E’ nato nel 2001, che per la tifoseria della Roma è l’anno del Signore, ovvero quello del terzo scudetto giallorosso. Ebrima Darboe è baciato da una magia, il vento lo ha portato a Roma, dopo un lungo viaggio: zaino in spalle e mille pensieri in testa. Uno in particolare, giocare a calcio per poi mantenere la famiglia. In Gambia non era possibile e da lì è scappato. Il duro e infinito viaggio, l’esordio, prima in campionato, poi in Europa League, è terminato con le lacrime davanti alle telecamere. «Giocare contro lo United è indescrivibile, non so come spiegarmi, sono emozionato». Ma Ebrima si spiega bene, in perfetto italiano. L’emozione si traduce in un pianto sincero. Ripensando alla sua storia, alla casa famiglia e a Bruno Conti che gli ha aperto le porte della Roma di Alberto De Rossi. Darboe guardava e sognava i campioni e l’altra sera se li è trovati davanti e al fianco.
VIAGGIO
«In Africa è difficile giocare a grandi livelli senza un aiuto. Sono fuggito con due amici, un viaggio duro e avventuroso. Dopo un anno ho conosciuto Miriam Berruti, una talent scout che mi ha cambiato la vita: ero troppo piccolo, ne avevo bisogno. Vorrei ringraziare tutta la sua famiglia, so che mi stanno guardando», le sue parole.
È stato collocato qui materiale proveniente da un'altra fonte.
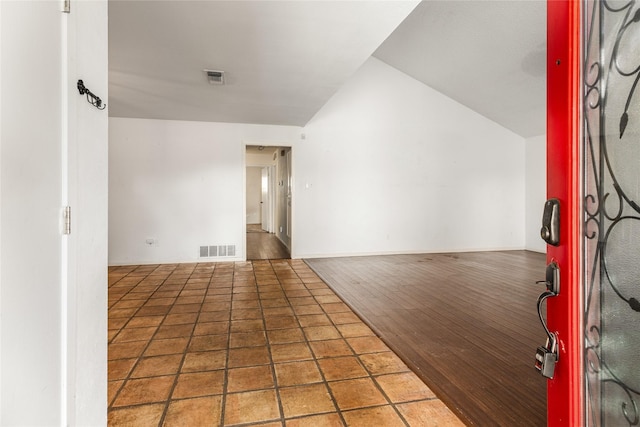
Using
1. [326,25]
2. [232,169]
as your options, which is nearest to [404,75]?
[232,169]

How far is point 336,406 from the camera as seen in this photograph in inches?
65.7

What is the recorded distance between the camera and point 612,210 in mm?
677

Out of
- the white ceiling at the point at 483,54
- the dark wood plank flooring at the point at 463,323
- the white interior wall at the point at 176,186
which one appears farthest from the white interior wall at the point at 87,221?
the white ceiling at the point at 483,54

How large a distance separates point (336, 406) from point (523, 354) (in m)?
1.47

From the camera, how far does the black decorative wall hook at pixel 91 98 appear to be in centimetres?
115

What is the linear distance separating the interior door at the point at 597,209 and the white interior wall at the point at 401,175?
5120mm

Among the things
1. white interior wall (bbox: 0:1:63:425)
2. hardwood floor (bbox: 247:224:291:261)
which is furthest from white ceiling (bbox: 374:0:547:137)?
white interior wall (bbox: 0:1:63:425)

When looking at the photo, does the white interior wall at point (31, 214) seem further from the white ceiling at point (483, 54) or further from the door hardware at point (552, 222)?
the white ceiling at point (483, 54)

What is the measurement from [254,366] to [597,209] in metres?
2.02

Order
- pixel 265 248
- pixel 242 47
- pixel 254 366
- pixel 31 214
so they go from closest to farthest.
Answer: pixel 31 214 → pixel 254 366 → pixel 242 47 → pixel 265 248

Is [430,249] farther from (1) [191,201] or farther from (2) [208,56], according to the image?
(2) [208,56]

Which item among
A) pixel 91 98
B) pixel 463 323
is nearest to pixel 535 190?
pixel 463 323

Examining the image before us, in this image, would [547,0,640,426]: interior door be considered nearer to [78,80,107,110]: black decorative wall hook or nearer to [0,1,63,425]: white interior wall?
[0,1,63,425]: white interior wall

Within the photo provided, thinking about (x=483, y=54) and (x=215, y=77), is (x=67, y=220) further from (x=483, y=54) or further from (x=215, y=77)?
(x=483, y=54)
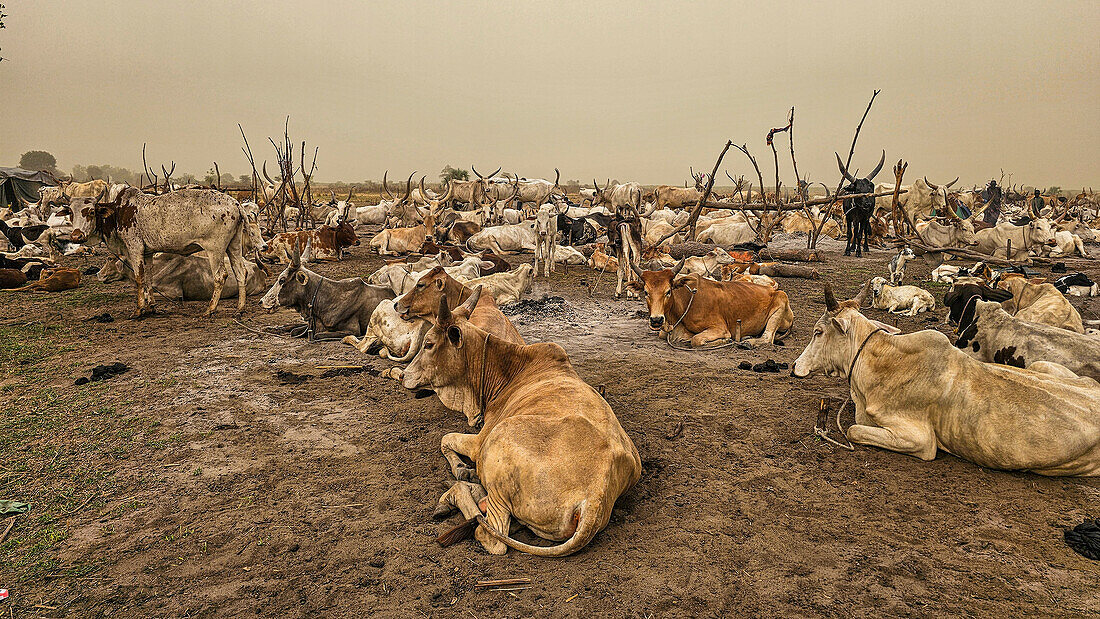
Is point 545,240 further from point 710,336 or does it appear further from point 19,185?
point 19,185

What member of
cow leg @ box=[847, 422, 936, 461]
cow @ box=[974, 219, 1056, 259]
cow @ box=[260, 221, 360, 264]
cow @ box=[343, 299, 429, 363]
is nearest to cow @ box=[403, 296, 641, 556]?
cow leg @ box=[847, 422, 936, 461]

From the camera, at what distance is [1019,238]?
16.6 metres

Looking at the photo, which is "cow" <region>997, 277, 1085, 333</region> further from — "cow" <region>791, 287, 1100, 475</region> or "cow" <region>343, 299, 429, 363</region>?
"cow" <region>343, 299, 429, 363</region>

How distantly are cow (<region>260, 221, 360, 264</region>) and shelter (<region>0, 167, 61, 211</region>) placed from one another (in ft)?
71.1

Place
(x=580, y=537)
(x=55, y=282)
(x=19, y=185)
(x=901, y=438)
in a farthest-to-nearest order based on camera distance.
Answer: (x=19, y=185) < (x=55, y=282) < (x=901, y=438) < (x=580, y=537)

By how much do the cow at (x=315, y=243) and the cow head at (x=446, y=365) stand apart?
1268 cm

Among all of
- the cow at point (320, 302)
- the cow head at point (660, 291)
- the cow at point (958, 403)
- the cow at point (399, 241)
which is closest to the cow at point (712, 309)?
the cow head at point (660, 291)

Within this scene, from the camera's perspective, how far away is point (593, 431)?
3639 millimetres

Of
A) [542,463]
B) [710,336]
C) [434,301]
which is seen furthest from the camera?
[710,336]

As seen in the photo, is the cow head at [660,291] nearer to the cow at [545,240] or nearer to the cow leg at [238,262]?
the cow at [545,240]

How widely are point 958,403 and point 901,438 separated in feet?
1.61

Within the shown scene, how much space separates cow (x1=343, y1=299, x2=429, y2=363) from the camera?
7.65 m

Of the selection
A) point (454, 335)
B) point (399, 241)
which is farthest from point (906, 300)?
point (399, 241)

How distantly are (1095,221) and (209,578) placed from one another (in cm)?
3698
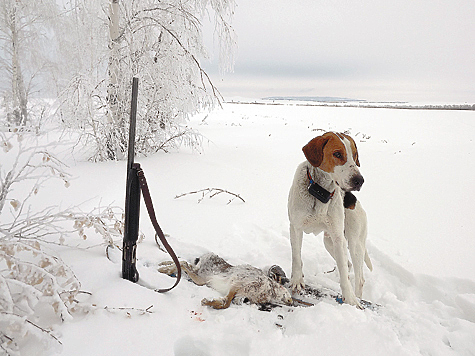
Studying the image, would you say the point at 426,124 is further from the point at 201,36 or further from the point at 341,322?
the point at 341,322

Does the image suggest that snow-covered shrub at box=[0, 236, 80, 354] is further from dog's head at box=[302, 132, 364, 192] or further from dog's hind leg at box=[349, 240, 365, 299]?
dog's hind leg at box=[349, 240, 365, 299]

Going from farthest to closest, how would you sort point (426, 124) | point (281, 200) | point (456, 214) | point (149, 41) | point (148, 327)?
point (426, 124) < point (149, 41) < point (281, 200) < point (456, 214) < point (148, 327)

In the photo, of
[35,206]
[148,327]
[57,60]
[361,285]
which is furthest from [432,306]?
[57,60]

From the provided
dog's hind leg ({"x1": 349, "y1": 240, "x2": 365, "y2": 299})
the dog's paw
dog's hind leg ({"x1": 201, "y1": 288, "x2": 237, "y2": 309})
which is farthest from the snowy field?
the dog's paw

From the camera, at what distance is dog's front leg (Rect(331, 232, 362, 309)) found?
240cm

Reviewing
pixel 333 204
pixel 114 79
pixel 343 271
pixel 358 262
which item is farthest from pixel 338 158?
pixel 114 79

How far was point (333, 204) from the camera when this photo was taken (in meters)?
2.57

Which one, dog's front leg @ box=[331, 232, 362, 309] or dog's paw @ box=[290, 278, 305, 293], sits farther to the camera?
dog's paw @ box=[290, 278, 305, 293]

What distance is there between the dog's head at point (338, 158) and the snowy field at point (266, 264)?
35.4 inches

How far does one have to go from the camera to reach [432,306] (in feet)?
8.27

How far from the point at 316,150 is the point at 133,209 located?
57.4 inches

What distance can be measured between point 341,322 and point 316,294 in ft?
2.69

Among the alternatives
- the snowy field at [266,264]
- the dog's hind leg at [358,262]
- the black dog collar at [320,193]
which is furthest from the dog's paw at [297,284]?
the black dog collar at [320,193]

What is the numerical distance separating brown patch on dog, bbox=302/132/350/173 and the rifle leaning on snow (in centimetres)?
127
Gambia, tappa in Libia per poi raggiungere l’Europa e infine, l’Italia, il traguardo. Ebrima arriva in Sicilia poi si sistema in una casa famiglia (incluso nel progetto Sprar, sistema di protezione per richiedenti asilo) a Rieti, lì gli si spalanca davanti il mondo del calcio: l’ingaggio dallo Young Rieti e l’occasione di fare un provino (superandolo) con la Roma. Gli anni nella Primavera giallorossa, il primo contratto («la realizzazione di un sogno), tutto in un attimo, un viaggio nel viaggio. Prossimo step? Stregare Mourinho, che ha bisogno di un calciatore come lui in mezzo al campo.